Chris Moore, another member of the team, climbs virgin terrain on Rapa Nui. Will Wacker photo.

Just past the northern skyline near the headwaters of the Chilkat River, a six-mile-long section of granite spires juts toward the sky from a bowl shaped, steep walled mountain basin.

Local alpinist Will Wacker named the area Rapa Nui because of its resemblance to the statues at Easter Island after exploring the cirque in 2012.

He wrote an article describing the rock and its climbing potential in the American Alpine Journal, a publication that describes itself as “the most comprehensive worldwide source of information on major new climbs.”

In his skiplane, Haines pilot Drake Olson had flown Wacker and his climbing partner Dave Sundnas to a set of granite towers.
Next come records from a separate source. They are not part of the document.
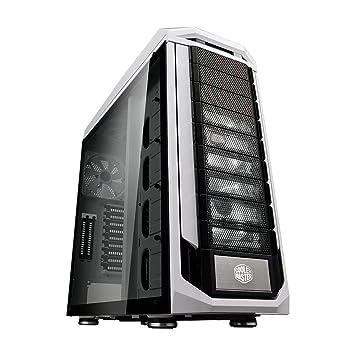 38790ec029 Amazon | Cooler Master Stryker SE フルタワー型PCケース CS7248 SGC ...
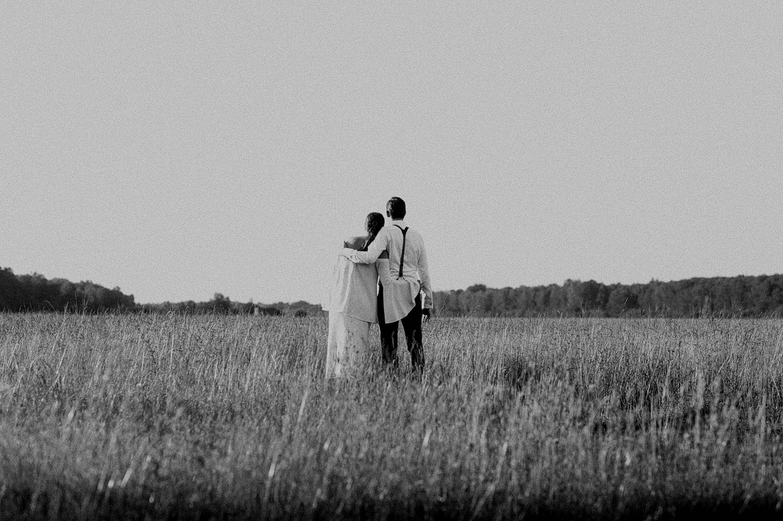 267-sjoerdbooijphotography-wedding-hannelore-nick.jpg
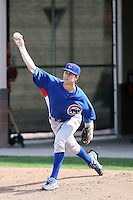Brett Wallach of the Chicago Cubs participates in spring training workouts at the Cubs complex on March 6, 2011  in Mesa, Arizona. .Photo by:  Bill Mitchell/Four Seam Images.
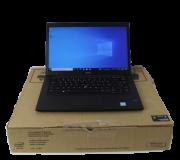Notebook Dell Latitude 7490 14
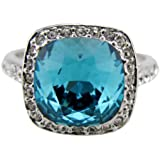 Fashion Plaza Women's Cubic Zirconia Wedding Engagement Ring R232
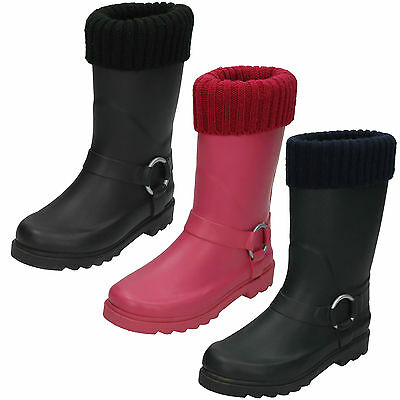 WHOLESALE Childrens Wellingtons / Sizes 10x2 / 14 Pairs / X1038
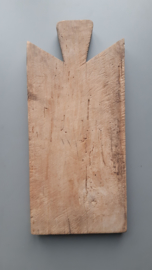 Franse Oude broodplank 4 cm dik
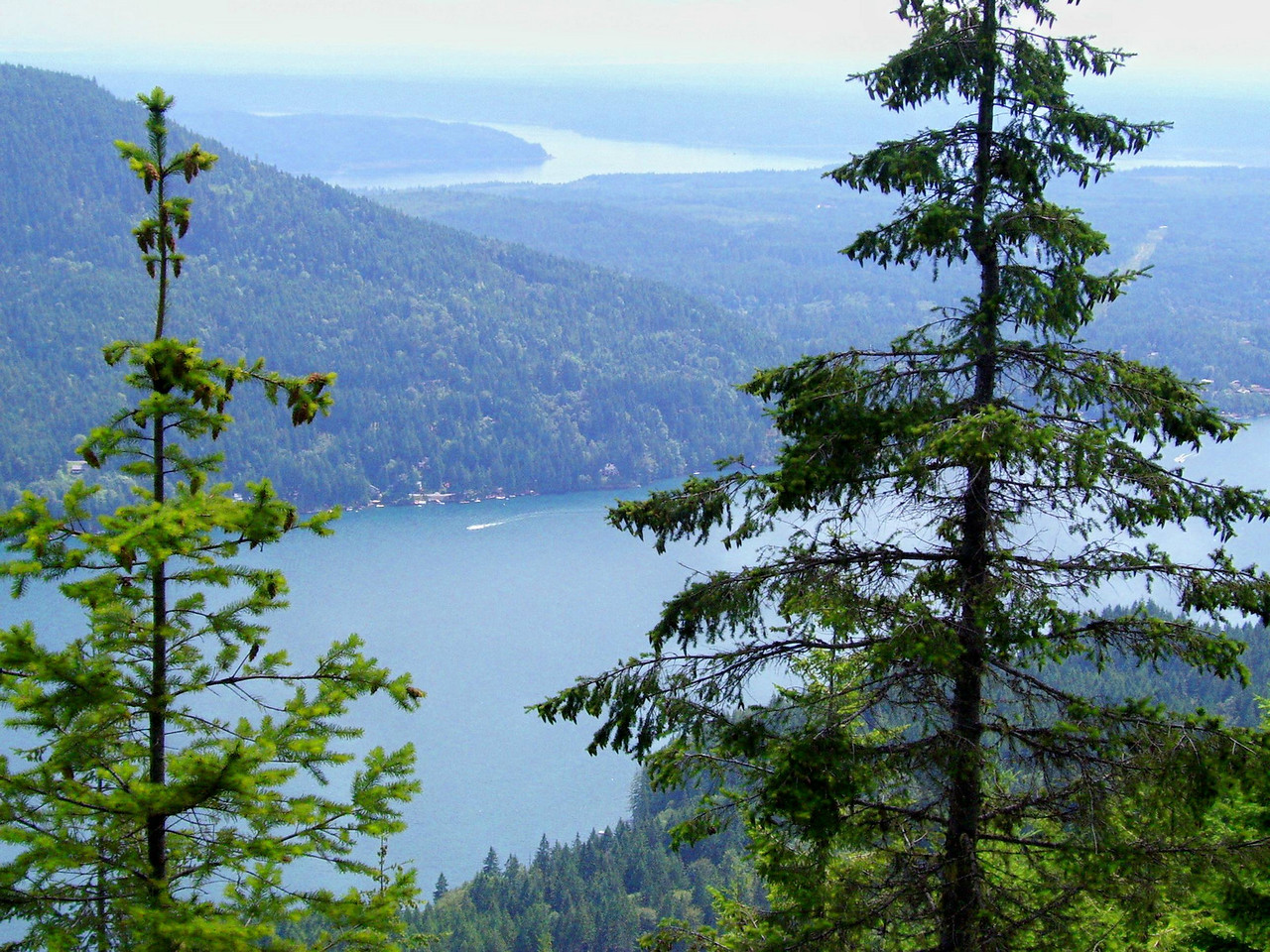 Lake Cushman in the foreground and Hood Canal behind.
“The obvious line appeared to involve 1,200 (vertical) feet of climbing through cracks, chimneys, and several large roofs,” Wacker wrote. “We agreed it looked like too big of an undertaking, and, instead, we set our sights on the taller south tower, which had a nice-looking, and easier, south-facing buttress. We spent the remainder of our time exploring the cirque. Most routes would involve lots of cleaning, but one could spend years putting up new routes in the area if only the weather would allow.”
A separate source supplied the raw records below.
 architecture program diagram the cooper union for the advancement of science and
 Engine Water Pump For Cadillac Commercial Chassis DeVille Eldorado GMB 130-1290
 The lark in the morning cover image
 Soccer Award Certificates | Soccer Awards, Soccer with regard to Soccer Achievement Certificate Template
Those granite towers piqued the interest of a handful of climbers not only locally, but from around the world.

Californian big-wall climber Tyler Botzon is one of them. Botzon has climbed in South America, Tibet and China. He put up a first ascent, logged in the American Alpine Journal, on a wall in Madagascar.

He knows good rock. After reading Wacker’s article in 2014 he spent thousands of dollars to scout the area with Olson.
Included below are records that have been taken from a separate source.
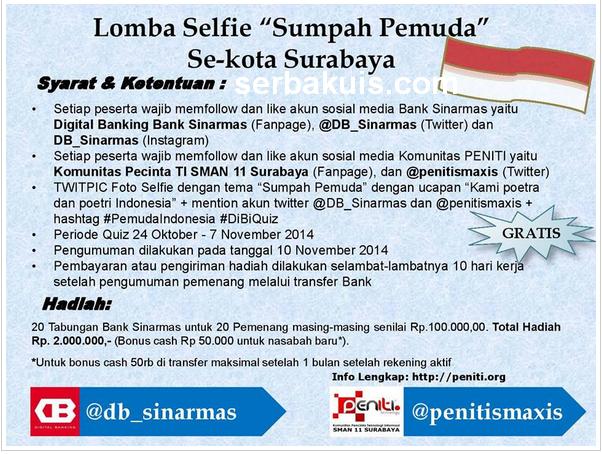 Kontes Foto Selfie Berhadiah Tabungan Total 2 Juta Rupiah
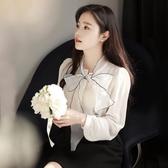 雪紡衫長袖秋季超仙女很仙的上衣洋氣小衫甜美百搭顯瘦蝴蝶結襯衫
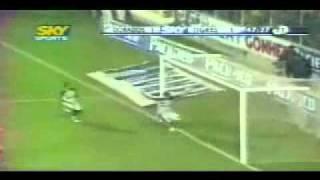 Gol Loco Abreu   Dorados vs Tigres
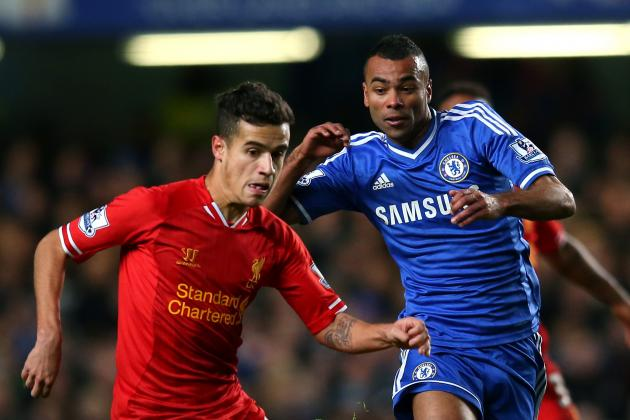 Liverpool Transfer News: Is Move for Ashley Cole a Backward Step?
“I couldn’t even believe what I was seeing,” Botzon said of his first scouting trip. “It’s like a gold mine for me. When I got home I was looking at all these photos and I was like ‘Oh my god this is really good unnamed, unclimbed, uncharted terrain in Alaska.”

Besides the Mendenhall Towers in Juneau and Devil’s Thumb near Petersburg, Southeast Alaska isn’t known for its big wall climbing opportunities. Southeast Alaska is geologically diverse, but the slow-cooled, igneous, granite big wall climbers love is rare. Or at least most people thought so.

John Svenson has been climbing in the region since 1968. He approached his objectives from the water and had no idea about the granite towers that lie just beyond the skyline.

“This (rock) is out of sight,” Svenson said, speaking both literally and metaphorically. “I’ve been all over the world looking for rock and climbing it; in Patagonia, the Alps, everywhere. If I’d have known this was here I wouldn’t have spent thousands of dollars going other places.”

Botzon is obsessed with the creative aspect of first ascent climbing. He doesn’t get paid to climb. For the better part of a decade he’s commercially fished in Southeast and the Bering Sea to pay for his passion. He’s spent several thousand dollars scouting the mountains around Haines and Skagway looking for granite walls. He’s lived out of his truck, equipped with a camper shell to provide mobility and avoid paying rent.

“I fell in love with first ascending about five years ago because it’s the perfect blend of creativity and bravery,” Botzon said. “You’re creating something you see inside your mind in a very extreme, austere environment and it just commands your focus. It’s art and it’s adventure.”

Botzon teamed up with Wacker and two other big wall climbers last summer. During a nine-day expedition, they spent two 18-hour days climbing the first ascent of the central tower of Rapa Nui, a route they named “Northern Belle,” which they logged in the American Alpine Journal.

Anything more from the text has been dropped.